The function returns two values:

  • pvalue (float): the confidence that the two variables are independent. If this value is greater than the alpha parameter value, the null hypothesis is accepted and the variables are considered independent.
  • independent (boolean): true if the variables are independent; otherwise, false.

Privileges

SELECT privileges on the input relation

Examples

The following examples use the titanic dataset from the machine learning example data. If you have not downloaded these datasets, see Download the machine learning example data for instructions.

The titanic_training table contains data related to passengers on the Titanic, including:

  • pclass: the ticket class of the passenger, ranging from 1st class to 3rd class
  • survived: whether the passenger survived, where 1 is yes and 0 is no
  • gender: gender of the passenger
  • sibling_and_spouse_count: number of siblings aboard the Titanic
  • embarkation_point: port of embarkation

To test whether the survival of a passenger is dependent on their ticket class, run the following chi-square test:

=> SELECT CHI_SQUARED(pclass, survived USING PARAMETERS x_cardinality=3, y_cardinality=2, alpha=0.05) OVER() FROM titanic_training;
 pvalue | independent
--------+-------------
      0 | f
(1 row)

With a returned pvalue of zero, the null hypothesis is rejected and you can conclude that the survived and pclass variables are dependent. To test whether this outcome is conditional on the gender of the passenger, partition by the gender column in the OVER clause:

=> SELECT CHI_SQUARED(pclass, survived USING PARAMETERS x_cardinality=3, y_cardinality=2) OVER(PARTITION BY gender) FROM titanic;
 pvalue | independent
--------+-------------
      0 | f
(1 row)

As the pvalue is still zero, it is clear that the dependence of the pclass and survived variables is not conditional on the gender of the passenger.

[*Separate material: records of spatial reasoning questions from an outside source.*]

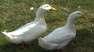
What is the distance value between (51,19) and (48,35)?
1709 mm

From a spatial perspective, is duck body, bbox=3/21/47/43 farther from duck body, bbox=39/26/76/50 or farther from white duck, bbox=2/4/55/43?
duck body, bbox=39/26/76/50

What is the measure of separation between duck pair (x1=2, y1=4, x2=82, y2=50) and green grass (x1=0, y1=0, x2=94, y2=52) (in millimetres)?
271

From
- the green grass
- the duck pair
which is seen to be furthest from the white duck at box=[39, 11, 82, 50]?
the green grass

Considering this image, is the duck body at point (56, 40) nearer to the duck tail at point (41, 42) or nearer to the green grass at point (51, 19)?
the duck tail at point (41, 42)

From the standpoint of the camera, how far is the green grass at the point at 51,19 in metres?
7.28

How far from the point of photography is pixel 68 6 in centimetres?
927

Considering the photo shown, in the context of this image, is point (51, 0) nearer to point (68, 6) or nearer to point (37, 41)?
point (68, 6)

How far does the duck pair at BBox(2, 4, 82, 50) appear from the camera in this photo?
6832 millimetres

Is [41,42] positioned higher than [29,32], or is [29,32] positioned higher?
[29,32]

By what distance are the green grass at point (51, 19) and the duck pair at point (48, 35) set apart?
0.27 meters

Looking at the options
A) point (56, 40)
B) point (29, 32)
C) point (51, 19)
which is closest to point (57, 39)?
point (56, 40)

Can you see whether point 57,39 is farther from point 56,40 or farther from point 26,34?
point 26,34

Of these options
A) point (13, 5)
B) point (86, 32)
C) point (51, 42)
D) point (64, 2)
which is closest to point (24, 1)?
point (13, 5)

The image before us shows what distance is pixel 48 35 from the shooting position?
696cm
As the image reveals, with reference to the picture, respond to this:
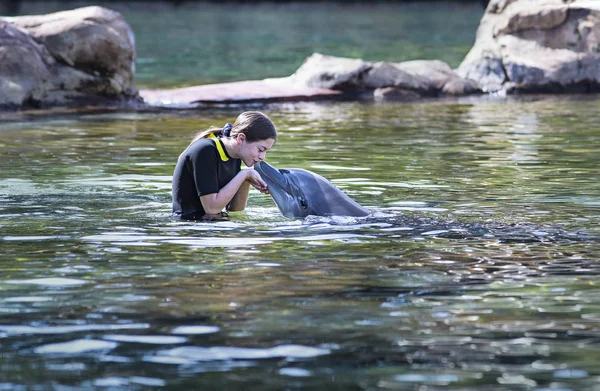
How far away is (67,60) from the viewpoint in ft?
52.2

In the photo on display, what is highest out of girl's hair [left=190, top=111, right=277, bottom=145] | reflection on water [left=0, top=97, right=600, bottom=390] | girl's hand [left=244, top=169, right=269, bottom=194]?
girl's hair [left=190, top=111, right=277, bottom=145]

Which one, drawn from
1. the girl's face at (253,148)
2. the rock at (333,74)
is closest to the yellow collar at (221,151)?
the girl's face at (253,148)

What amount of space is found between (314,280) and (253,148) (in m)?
1.63

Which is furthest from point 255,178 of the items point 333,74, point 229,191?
point 333,74

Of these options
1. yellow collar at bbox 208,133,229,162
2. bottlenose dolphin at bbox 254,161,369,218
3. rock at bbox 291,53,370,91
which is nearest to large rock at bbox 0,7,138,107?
rock at bbox 291,53,370,91

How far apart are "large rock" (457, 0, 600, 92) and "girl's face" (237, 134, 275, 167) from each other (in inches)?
460

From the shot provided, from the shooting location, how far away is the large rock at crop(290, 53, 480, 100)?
1769cm

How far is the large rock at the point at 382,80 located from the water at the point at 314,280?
21.9ft

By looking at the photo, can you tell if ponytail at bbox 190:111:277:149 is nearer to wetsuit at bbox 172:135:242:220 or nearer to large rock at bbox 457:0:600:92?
wetsuit at bbox 172:135:242:220

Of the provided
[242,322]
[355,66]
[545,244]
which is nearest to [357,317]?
[242,322]

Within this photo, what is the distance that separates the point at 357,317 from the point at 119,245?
2.14 metres

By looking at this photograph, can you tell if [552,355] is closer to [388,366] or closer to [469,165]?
[388,366]

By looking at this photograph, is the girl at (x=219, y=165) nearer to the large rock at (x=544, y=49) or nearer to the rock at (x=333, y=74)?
the rock at (x=333, y=74)

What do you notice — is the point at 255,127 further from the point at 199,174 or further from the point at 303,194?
the point at 303,194
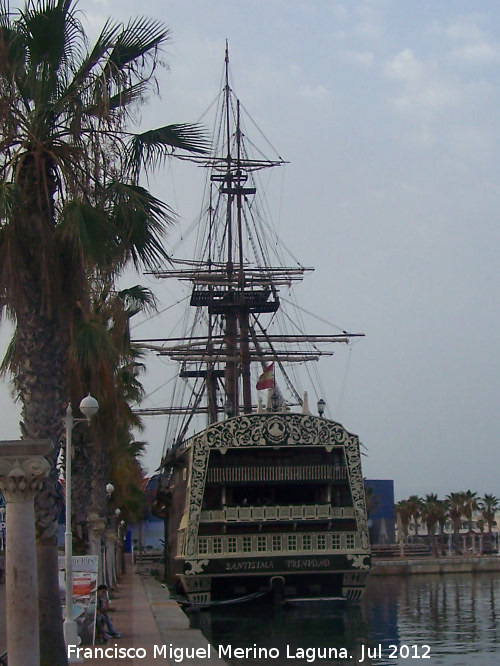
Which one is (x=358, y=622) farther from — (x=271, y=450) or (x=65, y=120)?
(x=65, y=120)

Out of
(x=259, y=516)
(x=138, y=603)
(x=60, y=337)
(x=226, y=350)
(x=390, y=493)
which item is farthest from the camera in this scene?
(x=390, y=493)

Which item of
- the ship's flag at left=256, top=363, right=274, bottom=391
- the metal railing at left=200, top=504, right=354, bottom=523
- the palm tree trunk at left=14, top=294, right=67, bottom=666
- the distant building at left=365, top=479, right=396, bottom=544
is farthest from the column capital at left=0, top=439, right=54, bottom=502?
the distant building at left=365, top=479, right=396, bottom=544

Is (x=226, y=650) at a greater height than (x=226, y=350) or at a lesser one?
lesser

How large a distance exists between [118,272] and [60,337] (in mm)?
1205

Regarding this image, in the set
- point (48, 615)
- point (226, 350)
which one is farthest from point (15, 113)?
point (226, 350)

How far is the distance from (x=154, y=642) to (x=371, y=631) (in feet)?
35.0

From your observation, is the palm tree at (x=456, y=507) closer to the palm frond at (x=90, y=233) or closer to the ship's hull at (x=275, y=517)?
the ship's hull at (x=275, y=517)

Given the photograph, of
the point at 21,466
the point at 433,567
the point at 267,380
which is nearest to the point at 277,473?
the point at 267,380

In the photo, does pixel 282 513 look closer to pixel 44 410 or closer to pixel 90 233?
pixel 44 410

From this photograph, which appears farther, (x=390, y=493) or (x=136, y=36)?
(x=390, y=493)

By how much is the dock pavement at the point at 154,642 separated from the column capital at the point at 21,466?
22.2 ft

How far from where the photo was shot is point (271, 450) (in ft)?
114

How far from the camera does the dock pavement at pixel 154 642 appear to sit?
638 inches

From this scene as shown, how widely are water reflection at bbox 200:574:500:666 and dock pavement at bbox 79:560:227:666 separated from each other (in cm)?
150
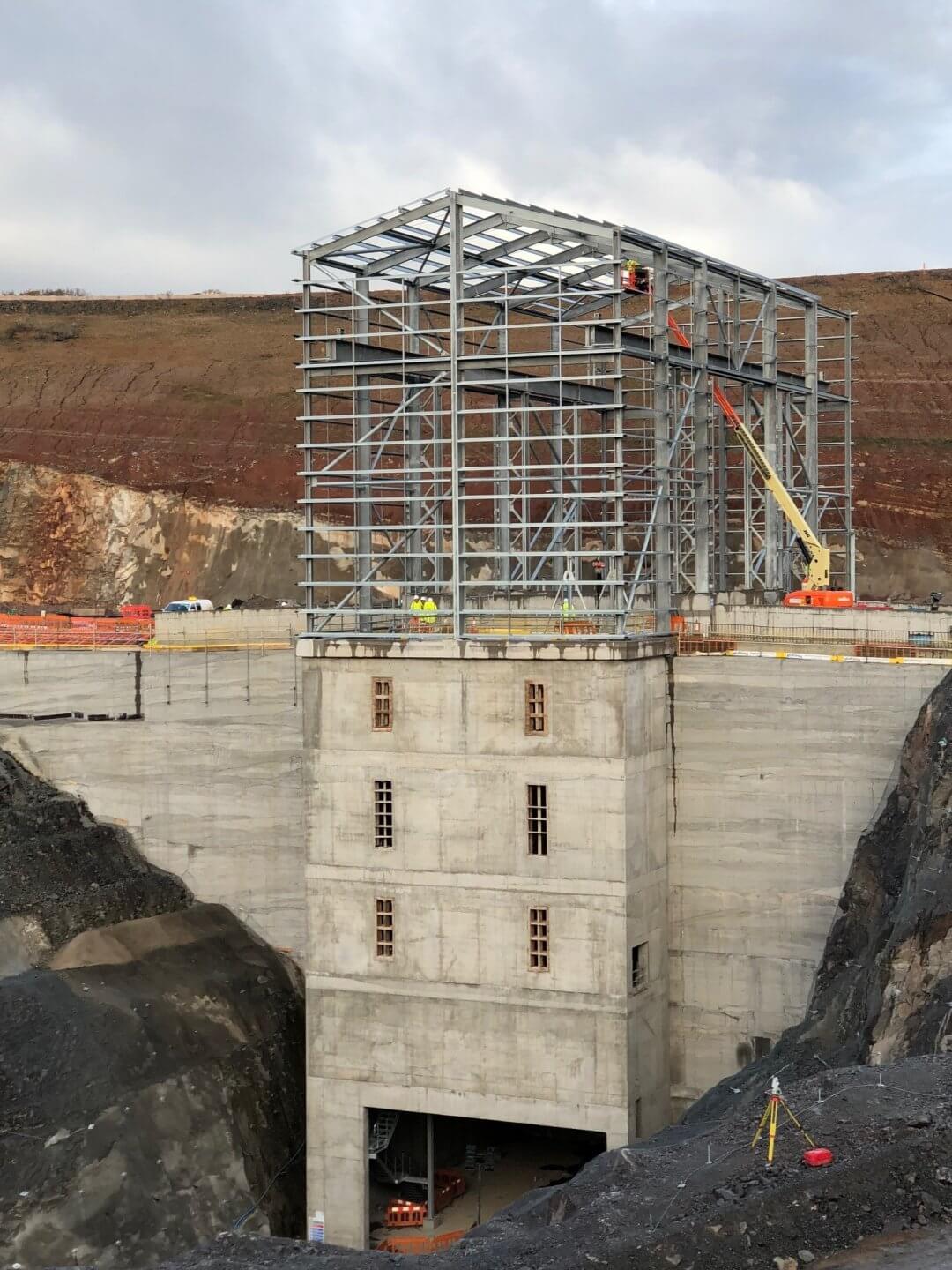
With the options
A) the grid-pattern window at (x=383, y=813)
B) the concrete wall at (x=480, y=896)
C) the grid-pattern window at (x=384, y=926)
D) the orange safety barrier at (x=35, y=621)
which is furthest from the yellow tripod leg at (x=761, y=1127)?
the orange safety barrier at (x=35, y=621)

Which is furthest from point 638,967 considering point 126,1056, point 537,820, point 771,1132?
point 771,1132

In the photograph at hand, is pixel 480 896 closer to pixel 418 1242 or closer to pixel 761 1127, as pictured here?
pixel 418 1242

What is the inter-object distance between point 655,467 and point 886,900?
11154 mm

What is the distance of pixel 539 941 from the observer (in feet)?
116

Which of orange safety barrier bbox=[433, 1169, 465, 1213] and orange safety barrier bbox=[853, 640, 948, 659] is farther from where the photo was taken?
orange safety barrier bbox=[433, 1169, 465, 1213]

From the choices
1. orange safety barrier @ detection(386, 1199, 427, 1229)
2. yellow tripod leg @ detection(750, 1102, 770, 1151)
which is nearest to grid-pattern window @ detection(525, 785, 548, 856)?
orange safety barrier @ detection(386, 1199, 427, 1229)

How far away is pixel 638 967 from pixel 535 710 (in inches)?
245

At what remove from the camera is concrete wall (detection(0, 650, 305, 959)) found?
44.3 m

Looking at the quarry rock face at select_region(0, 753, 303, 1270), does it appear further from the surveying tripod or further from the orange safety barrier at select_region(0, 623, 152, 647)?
the surveying tripod

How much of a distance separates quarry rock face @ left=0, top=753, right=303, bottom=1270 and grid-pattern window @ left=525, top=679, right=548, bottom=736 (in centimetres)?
1225

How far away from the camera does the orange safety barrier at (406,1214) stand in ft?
124

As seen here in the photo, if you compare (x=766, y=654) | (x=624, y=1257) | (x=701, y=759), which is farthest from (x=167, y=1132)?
(x=624, y=1257)

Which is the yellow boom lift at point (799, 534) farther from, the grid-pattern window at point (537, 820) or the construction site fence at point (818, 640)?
the grid-pattern window at point (537, 820)

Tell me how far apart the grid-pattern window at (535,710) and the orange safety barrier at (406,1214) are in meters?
12.0
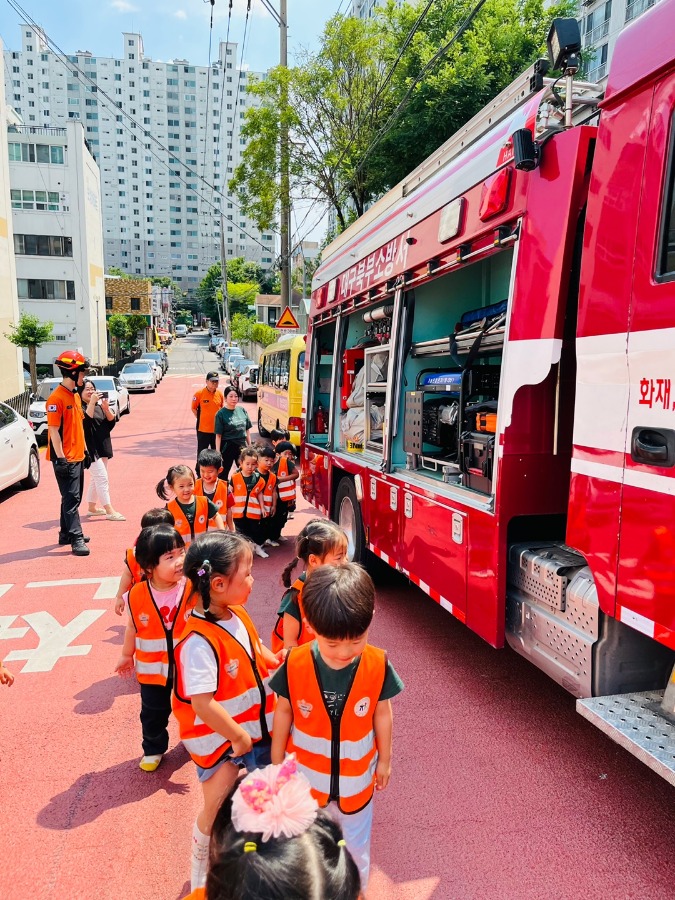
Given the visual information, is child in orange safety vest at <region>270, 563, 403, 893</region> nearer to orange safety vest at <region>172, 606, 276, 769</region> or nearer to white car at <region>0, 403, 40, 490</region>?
orange safety vest at <region>172, 606, 276, 769</region>

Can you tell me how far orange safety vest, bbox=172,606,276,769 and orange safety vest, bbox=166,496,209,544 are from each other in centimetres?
222

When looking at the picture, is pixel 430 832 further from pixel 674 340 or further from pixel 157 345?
pixel 157 345

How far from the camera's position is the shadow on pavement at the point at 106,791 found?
115 inches

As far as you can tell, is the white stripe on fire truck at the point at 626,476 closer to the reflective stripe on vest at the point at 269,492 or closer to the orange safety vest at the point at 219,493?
the orange safety vest at the point at 219,493

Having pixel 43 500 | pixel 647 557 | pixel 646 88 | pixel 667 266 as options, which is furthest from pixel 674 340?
pixel 43 500

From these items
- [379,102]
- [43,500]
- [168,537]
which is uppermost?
[379,102]

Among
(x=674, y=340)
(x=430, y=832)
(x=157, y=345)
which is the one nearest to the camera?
(x=674, y=340)

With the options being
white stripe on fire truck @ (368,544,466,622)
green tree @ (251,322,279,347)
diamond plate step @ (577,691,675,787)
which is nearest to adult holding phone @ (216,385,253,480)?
white stripe on fire truck @ (368,544,466,622)

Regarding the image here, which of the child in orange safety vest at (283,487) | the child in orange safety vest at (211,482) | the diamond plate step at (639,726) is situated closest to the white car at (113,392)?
the child in orange safety vest at (283,487)

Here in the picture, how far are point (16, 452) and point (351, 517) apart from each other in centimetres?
622

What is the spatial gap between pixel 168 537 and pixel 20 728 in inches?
63.5

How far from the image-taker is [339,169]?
57.0 feet

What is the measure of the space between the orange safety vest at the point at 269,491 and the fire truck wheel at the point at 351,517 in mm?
730

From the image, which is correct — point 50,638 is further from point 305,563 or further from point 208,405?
point 208,405
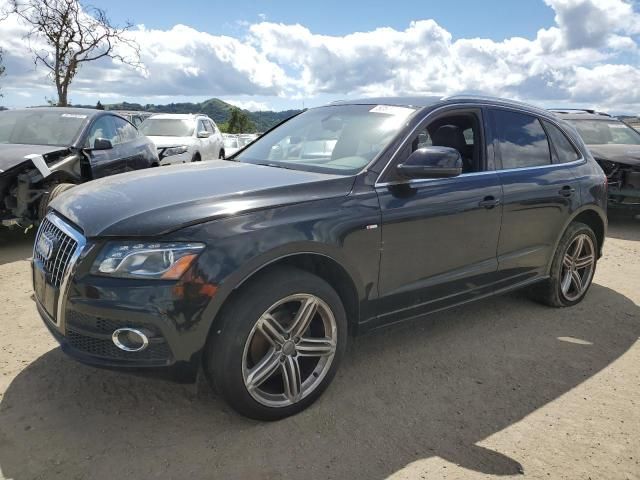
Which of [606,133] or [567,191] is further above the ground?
[606,133]

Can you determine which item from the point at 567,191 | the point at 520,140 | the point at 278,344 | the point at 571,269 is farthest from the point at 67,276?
the point at 571,269

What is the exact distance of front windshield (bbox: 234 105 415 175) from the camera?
3.39 metres

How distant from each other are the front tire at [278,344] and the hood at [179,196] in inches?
16.0

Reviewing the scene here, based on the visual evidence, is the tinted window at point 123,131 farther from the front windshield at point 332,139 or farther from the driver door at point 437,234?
the driver door at point 437,234

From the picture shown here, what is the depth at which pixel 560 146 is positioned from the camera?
15.1ft

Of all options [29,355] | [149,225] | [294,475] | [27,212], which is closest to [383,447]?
[294,475]

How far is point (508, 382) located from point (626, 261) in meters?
4.24

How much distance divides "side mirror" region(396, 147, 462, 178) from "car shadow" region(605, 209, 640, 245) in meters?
6.25

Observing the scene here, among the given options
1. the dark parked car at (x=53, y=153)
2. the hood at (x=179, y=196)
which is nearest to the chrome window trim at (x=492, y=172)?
the hood at (x=179, y=196)

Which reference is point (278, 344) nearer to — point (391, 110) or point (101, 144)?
point (391, 110)

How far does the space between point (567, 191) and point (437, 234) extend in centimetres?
166

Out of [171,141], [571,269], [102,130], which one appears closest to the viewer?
[571,269]

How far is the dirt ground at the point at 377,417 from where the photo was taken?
2.55 meters

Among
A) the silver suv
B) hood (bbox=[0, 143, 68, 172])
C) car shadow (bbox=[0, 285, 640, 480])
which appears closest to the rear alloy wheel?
car shadow (bbox=[0, 285, 640, 480])
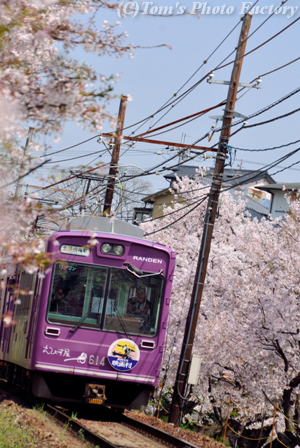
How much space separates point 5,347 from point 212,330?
8150 mm

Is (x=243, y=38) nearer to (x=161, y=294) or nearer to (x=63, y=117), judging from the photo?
(x=161, y=294)

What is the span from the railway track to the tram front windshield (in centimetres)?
152

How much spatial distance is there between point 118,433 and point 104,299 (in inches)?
80.8

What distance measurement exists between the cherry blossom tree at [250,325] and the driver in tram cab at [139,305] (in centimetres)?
619

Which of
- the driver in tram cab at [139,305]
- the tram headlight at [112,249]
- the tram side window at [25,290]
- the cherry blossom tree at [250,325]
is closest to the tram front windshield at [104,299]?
the driver in tram cab at [139,305]

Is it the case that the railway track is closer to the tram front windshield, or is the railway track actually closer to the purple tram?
the purple tram

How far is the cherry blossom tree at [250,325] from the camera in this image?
57.0 ft

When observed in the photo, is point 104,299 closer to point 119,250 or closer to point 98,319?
point 98,319

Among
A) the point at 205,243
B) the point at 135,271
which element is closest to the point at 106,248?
the point at 135,271

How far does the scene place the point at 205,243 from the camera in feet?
49.5

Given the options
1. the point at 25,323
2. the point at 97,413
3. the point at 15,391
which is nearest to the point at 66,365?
the point at 25,323

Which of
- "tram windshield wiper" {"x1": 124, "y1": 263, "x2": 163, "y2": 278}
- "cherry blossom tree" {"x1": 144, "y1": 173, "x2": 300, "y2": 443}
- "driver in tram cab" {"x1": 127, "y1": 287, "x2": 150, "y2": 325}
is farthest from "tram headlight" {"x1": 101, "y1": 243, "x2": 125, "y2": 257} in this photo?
"cherry blossom tree" {"x1": 144, "y1": 173, "x2": 300, "y2": 443}

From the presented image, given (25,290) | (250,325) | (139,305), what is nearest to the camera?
(139,305)

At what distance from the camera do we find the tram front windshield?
11.2 metres
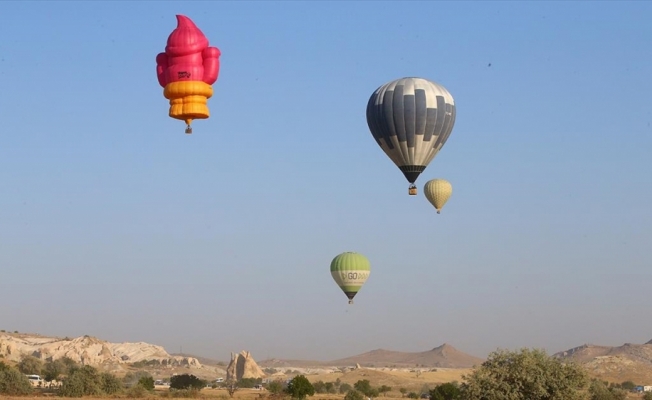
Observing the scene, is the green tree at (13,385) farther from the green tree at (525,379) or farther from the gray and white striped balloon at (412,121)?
the green tree at (525,379)

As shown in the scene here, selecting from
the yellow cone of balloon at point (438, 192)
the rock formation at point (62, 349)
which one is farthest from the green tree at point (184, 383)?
the rock formation at point (62, 349)

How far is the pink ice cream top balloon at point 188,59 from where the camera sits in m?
45.7

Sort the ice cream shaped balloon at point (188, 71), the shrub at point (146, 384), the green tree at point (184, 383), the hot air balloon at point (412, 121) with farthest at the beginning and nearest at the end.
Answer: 1. the green tree at point (184, 383)
2. the shrub at point (146, 384)
3. the hot air balloon at point (412, 121)
4. the ice cream shaped balloon at point (188, 71)

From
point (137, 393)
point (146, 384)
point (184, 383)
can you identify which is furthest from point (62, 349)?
point (137, 393)

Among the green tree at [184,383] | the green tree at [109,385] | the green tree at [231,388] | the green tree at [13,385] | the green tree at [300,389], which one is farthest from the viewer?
the green tree at [184,383]

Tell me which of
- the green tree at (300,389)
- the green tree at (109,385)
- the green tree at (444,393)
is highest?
the green tree at (109,385)

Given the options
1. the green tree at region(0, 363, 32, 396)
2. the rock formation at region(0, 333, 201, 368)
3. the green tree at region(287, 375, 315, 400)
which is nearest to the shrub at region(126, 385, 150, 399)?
the green tree at region(0, 363, 32, 396)

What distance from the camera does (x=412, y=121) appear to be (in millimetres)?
62594

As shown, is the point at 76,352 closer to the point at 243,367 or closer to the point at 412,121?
the point at 243,367

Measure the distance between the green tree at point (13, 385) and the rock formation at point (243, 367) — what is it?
3344 inches

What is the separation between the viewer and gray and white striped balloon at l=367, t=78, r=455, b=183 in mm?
62656

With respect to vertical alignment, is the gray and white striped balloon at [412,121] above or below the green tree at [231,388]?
above

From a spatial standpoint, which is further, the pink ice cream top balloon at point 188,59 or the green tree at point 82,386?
the green tree at point 82,386

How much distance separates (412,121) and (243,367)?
11890 cm
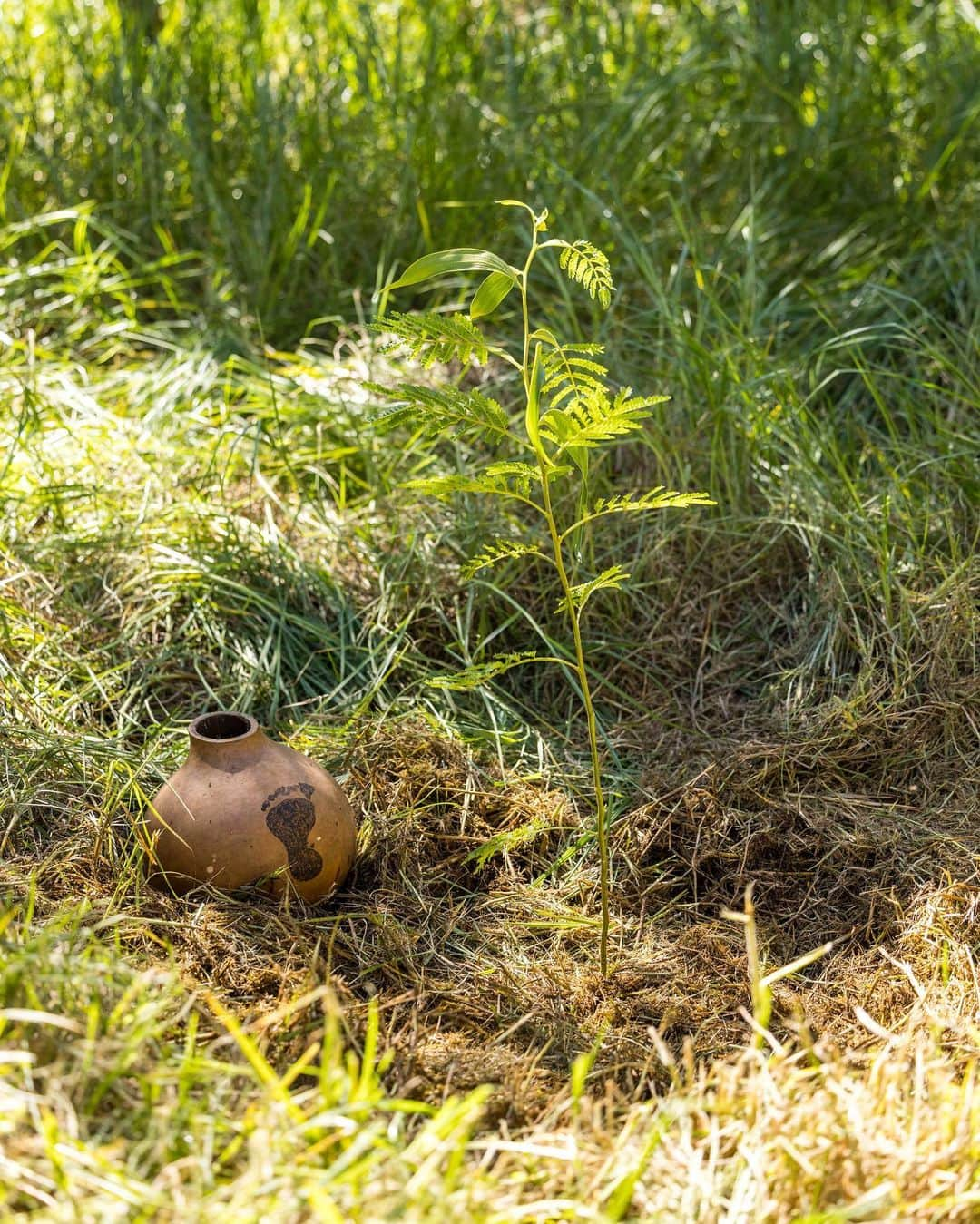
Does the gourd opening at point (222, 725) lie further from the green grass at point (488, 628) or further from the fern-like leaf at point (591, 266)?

If one of the categorical columns that you want to test is not a numeric type, use the HASH function to convert it into type INT:

=> SELECT CHI_SQUARED(sibling_and_spouse_count, HASH(embarkation_point) USING PARAMETERS alpha=0.05) OVER() FROM titanic_training;
       pvalue       | independent
--------------------+-------------
 0.0753039994044853 | t
(1 row)

The returned pvalue is greater than alpha, meaning the null hypothesis is accepted and the sibling_and_spouse_count and embarkation_point are independent.